### [Recorded information]
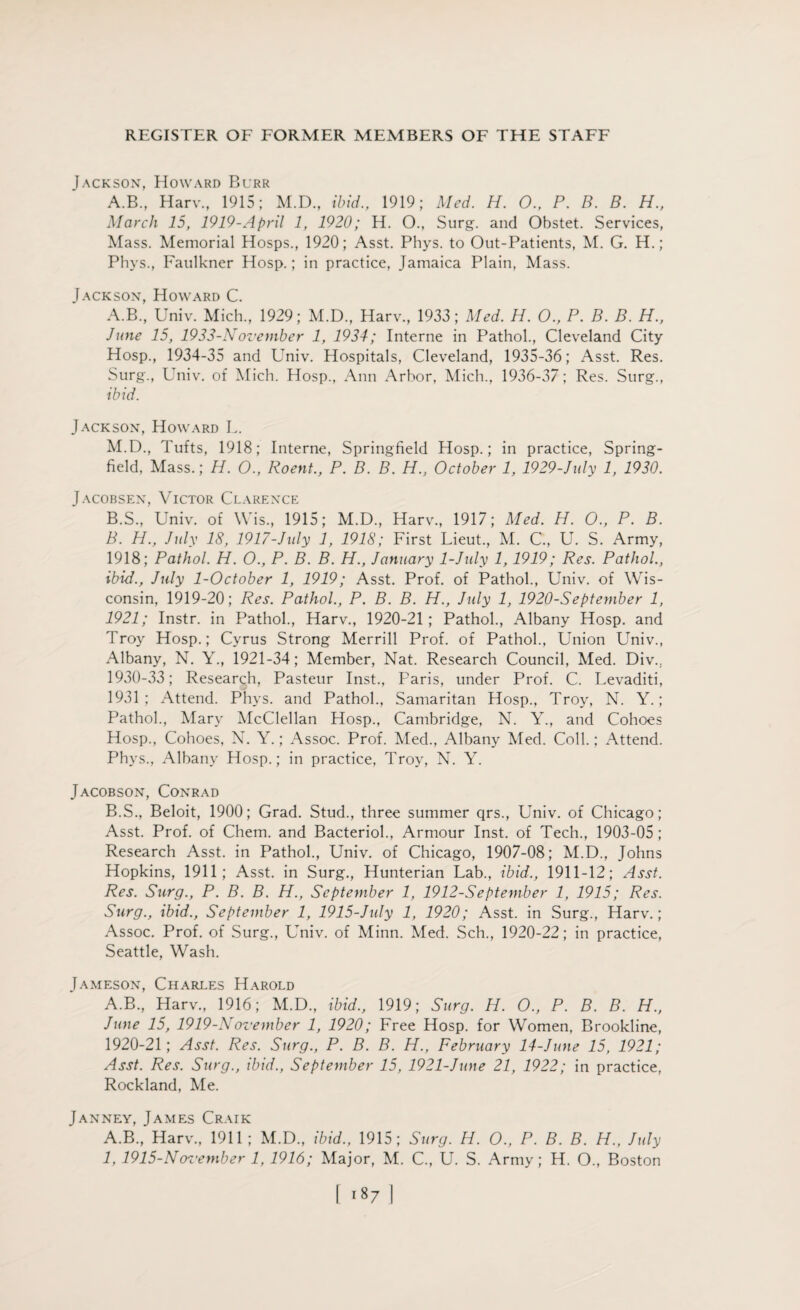 REGISTER OF FORMER MEMBERS OF THE STAFF

Jackson, Howard Burr
A.B., Harv., 1915; M.D., ibid., 1919; Med. H. O., P. B. B. H., March 15, 1919-April 1, 1920; H. O., Surg. and Obstet. Services, Mass. Memorial Hosps., 1920; Asst. Phys. to Out-Patients, M. G. H.; Phys., Faulkner Hosp.; in practice, Jamaica Plain, Mass.

Jackson, Howard C.
A.B., Univ. Mich., 1929; M.D., Harv., 1933; Med. H. O., P. B. B. H., June 15, 1933-November 1, 1934; Interne in Pathol., Cleveland City Hosp., 1934-35 and Univ. Hospitals, Cleveland, 1935-36; Asst. Res. Surg., Univ. of Mich. Hosp., Ann Arbor, Mich., 1936-37; Res. Surg., ibid.

Jackson, Howard L.
M.D., Tufts, 1918; Interne, Springfield Hosp.; in practice, Springfield, Mass.; H. O., Roent., P. B. B. H., October 1, 1929-July 1, 1930.

Jacobsen, Victor Clarence
B.S., Univ. of Wis., 1915; M.D., Harv., 1917; Med. H. O., P. B. B. H., July 18, 1917-July 1, 1918; First Lieut., M. C., U. S. Army, 1918; Pathol. H. O., P. B. B. H., January 1-July 1, 1919; Res. Pathol., ibid., July 1-October 1, 1919; Asst. Prof. of Pathol., Univ. of Wisconsin, 1919-20; Res. Pathol., P. B. B. H., July 1, 1920-September 1, 1921; Instr. in Pathol., Harv., 1920-21; Pathol., Albany Hosp. and Troy Hosp.; Cyrus Strong Merrill Prof. of Pathol., Union Univ., Albany, N. Y., 1921-34; Member, Nat. Research Council, Med. Div., 1930-33; Research, Pasteur Inst., Paris, under Prof. C. Levaditi, 1931; Attend. Phys. and Pathol., Samaritan Hosp., Troy, N. Y.; Pathol., Mary McClellan Hosp., Cambridge, N. Y., and Cohoes Hosp., Cohoes, N. Y.; Assoc. Prof. Med., Albany Med. Coll.; Attend. Phys., Albany Hosp.; in practice, Troy, N. Y.

Jacobson, Conrad
B.S., Beloit, 1900; Grad. Stud., three summer qrs., Univ. of Chicago; Asst. Prof. of Chem. and Bacteriol., Armour Inst. of Tech., 1903-05; Research Asst. in Pathol., Univ. of Chicago, 1907-08; M.D., Johns Hopkins, 1911; Asst. in Surg., Hunterian Lab., ibid., 1911-12; Asst. Res. Surg., P. B. B. H., September 1, 1912-September 1, 1915; Res. Surg., ibid., September 1, 1915-July 1, 1920; Asst. in Surg., Harv.; Assoc. Prof. of Surg., Univ. of Minn. Med. Sch., 1920-22; in practice, Seattle, Wash.

Jameson, Charles Harold
A.B., Harv., 1916; M.D., ibid., 1919; Surg. H. O., P. B. B. H., June 15, 1919-November 1, 1920; Free Hosp. for Women, Brookline, 1920-21; Asst. Res. Surg., P. B. B. H., February 14-June 15, 1921; Asst. Res. Surg., ibid., September 15, 1921-June 21, 1922; in practice, Rockland, Me.

Janney, James Craik
A.B., Harv., 1911; M.D., ibid., 1915; Surg. H. O., P. B. B. H., July 1, 1915-November 1, 1916; Major, M. C., U. S. Army; H. O., Boston

[ 187 ]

### [Work order]
A faithful copy is required of the lines from the one with "Janney, James Craik" through the last line of the data; please add nothing.

### [Result]
Janney, James Craik
A.B., Harv., 1911; M.D., ibid., 1915; Surg. H. O., P. B. B. H., July 1, 1915-November 1, 1916; Major, M. C., U. S. Army; H. O., Boston

[ 187 ]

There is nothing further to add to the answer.